(Entries taken from a collection)
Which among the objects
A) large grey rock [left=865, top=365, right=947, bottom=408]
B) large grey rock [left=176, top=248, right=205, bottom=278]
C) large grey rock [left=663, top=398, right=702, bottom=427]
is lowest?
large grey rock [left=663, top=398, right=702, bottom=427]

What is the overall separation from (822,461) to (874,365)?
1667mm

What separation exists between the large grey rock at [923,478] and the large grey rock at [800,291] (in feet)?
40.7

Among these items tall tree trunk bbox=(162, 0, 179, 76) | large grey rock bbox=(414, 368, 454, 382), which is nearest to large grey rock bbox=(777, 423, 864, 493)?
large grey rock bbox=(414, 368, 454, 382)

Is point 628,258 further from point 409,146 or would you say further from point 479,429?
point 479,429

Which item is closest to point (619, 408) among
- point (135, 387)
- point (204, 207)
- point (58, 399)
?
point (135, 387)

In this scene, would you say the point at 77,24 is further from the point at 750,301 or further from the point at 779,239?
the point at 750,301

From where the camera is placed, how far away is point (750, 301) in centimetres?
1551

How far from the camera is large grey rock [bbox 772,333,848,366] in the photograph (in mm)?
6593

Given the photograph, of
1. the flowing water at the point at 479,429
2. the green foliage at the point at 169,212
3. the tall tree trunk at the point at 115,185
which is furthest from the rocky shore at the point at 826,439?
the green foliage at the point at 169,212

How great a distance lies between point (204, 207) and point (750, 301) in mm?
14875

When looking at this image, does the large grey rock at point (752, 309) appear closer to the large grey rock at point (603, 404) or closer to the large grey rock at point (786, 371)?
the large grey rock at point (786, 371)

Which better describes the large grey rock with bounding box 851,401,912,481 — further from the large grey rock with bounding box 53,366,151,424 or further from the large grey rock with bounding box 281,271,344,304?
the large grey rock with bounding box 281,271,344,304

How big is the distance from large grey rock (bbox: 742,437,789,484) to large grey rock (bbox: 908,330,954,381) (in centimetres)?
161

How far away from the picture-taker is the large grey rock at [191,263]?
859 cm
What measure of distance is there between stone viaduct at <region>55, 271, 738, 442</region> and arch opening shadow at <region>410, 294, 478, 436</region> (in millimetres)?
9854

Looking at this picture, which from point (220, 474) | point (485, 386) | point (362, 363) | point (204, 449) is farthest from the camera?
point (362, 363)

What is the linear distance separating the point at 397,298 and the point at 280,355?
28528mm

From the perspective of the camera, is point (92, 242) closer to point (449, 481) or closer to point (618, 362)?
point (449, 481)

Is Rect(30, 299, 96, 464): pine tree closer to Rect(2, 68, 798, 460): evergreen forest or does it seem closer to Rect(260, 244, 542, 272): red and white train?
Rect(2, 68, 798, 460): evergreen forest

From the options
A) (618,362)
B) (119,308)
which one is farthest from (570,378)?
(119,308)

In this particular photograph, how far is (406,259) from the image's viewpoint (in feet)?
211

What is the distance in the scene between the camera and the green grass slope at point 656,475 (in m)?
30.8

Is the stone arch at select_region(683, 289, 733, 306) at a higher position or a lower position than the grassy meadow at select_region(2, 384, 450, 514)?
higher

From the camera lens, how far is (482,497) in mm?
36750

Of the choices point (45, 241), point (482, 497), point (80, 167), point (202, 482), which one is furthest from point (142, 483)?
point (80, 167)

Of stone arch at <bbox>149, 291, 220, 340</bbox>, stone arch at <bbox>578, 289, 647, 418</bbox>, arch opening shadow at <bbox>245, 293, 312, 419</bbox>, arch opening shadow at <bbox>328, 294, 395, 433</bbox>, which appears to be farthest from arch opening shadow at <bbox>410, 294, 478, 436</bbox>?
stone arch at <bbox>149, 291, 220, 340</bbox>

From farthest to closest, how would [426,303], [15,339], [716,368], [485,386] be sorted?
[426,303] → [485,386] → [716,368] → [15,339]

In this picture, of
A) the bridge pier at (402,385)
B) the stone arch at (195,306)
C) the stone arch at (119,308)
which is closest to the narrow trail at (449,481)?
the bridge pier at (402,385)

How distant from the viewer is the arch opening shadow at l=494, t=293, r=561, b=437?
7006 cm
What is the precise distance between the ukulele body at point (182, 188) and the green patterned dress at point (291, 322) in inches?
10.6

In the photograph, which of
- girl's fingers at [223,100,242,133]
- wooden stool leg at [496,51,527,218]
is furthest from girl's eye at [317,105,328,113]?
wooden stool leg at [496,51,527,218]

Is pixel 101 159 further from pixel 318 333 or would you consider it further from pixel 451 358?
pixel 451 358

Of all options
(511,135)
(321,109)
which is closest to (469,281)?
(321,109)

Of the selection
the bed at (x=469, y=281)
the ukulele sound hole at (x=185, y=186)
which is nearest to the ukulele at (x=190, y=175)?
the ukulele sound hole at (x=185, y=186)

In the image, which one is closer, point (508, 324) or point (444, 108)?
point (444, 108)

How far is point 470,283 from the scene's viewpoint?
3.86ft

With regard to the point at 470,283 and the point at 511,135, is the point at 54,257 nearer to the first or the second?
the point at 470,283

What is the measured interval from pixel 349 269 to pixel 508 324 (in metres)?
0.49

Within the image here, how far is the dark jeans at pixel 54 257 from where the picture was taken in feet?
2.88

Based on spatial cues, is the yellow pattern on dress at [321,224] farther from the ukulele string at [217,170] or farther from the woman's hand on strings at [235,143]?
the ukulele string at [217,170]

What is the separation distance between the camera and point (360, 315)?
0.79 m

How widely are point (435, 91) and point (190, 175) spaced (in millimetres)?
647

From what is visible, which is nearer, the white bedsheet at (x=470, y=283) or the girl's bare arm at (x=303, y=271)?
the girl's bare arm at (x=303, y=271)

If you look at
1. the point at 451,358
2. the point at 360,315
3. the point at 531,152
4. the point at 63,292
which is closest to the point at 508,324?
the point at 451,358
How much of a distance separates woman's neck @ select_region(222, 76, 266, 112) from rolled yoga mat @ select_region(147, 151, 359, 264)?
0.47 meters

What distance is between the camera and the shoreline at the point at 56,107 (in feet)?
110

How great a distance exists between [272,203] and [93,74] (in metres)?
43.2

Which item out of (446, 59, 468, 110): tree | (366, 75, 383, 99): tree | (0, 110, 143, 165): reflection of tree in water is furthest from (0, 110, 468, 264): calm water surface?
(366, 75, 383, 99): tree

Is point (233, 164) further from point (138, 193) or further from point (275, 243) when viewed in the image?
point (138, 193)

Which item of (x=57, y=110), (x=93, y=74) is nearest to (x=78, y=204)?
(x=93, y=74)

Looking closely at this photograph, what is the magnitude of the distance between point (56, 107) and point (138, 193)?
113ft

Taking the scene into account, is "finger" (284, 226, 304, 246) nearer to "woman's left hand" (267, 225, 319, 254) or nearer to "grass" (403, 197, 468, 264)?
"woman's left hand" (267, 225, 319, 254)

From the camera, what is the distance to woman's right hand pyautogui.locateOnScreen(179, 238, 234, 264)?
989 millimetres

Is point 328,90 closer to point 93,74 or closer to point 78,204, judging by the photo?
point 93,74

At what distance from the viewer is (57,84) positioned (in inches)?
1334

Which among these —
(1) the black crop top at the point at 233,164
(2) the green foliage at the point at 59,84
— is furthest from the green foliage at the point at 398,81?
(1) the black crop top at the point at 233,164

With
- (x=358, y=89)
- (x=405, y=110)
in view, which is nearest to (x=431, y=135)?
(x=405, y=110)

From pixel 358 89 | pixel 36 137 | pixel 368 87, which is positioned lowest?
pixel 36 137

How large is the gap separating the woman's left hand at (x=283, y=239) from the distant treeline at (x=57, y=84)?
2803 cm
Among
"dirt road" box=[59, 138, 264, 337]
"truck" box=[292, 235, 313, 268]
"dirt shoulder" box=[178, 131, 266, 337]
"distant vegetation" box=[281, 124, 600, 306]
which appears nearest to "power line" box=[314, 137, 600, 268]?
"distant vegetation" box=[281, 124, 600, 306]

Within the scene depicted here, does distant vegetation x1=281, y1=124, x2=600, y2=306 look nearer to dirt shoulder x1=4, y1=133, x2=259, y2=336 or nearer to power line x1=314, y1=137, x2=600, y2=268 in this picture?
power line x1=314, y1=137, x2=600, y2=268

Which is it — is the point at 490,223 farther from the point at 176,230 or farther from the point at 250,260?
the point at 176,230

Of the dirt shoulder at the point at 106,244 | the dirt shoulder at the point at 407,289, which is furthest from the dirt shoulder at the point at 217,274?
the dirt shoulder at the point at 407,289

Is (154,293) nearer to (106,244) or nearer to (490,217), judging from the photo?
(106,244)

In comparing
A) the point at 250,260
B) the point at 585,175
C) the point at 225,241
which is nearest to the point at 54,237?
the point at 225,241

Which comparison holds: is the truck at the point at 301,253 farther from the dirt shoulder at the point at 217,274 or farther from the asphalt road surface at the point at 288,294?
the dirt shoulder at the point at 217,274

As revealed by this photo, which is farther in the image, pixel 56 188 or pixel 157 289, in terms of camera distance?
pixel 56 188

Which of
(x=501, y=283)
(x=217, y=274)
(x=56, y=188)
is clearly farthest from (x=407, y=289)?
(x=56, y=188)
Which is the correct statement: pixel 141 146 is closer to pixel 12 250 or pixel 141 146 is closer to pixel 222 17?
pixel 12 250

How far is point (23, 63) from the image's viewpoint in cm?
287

**Requirements**
Repeat the items above word for word, covering the stretch from the line containing "Is the stone" through the line containing "[426,303] → [485,386] → [716,368] → [15,339]", with both of those lines included.

**Full output**
Is the stone arch at select_region(683, 289, 733, 306) at a higher position or a lower position than the grassy meadow at select_region(2, 384, 450, 514)?
higher

From the camera lens, how far is (482,497) in mm?
36750

Of the choices point (45, 241), point (482, 497), point (80, 167), point (202, 482), which one is furthest from point (142, 483)?
point (80, 167)

Of stone arch at <bbox>149, 291, 220, 340</bbox>, stone arch at <bbox>578, 289, 647, 418</bbox>, arch opening shadow at <bbox>245, 293, 312, 419</bbox>, arch opening shadow at <bbox>328, 294, 395, 433</bbox>, which appears to be farthest from arch opening shadow at <bbox>410, 294, 478, 436</bbox>?
stone arch at <bbox>149, 291, 220, 340</bbox>

From farthest to closest, how would [426,303], [15,339], [716,368], [485,386] be sorted?
[426,303] → [485,386] → [716,368] → [15,339]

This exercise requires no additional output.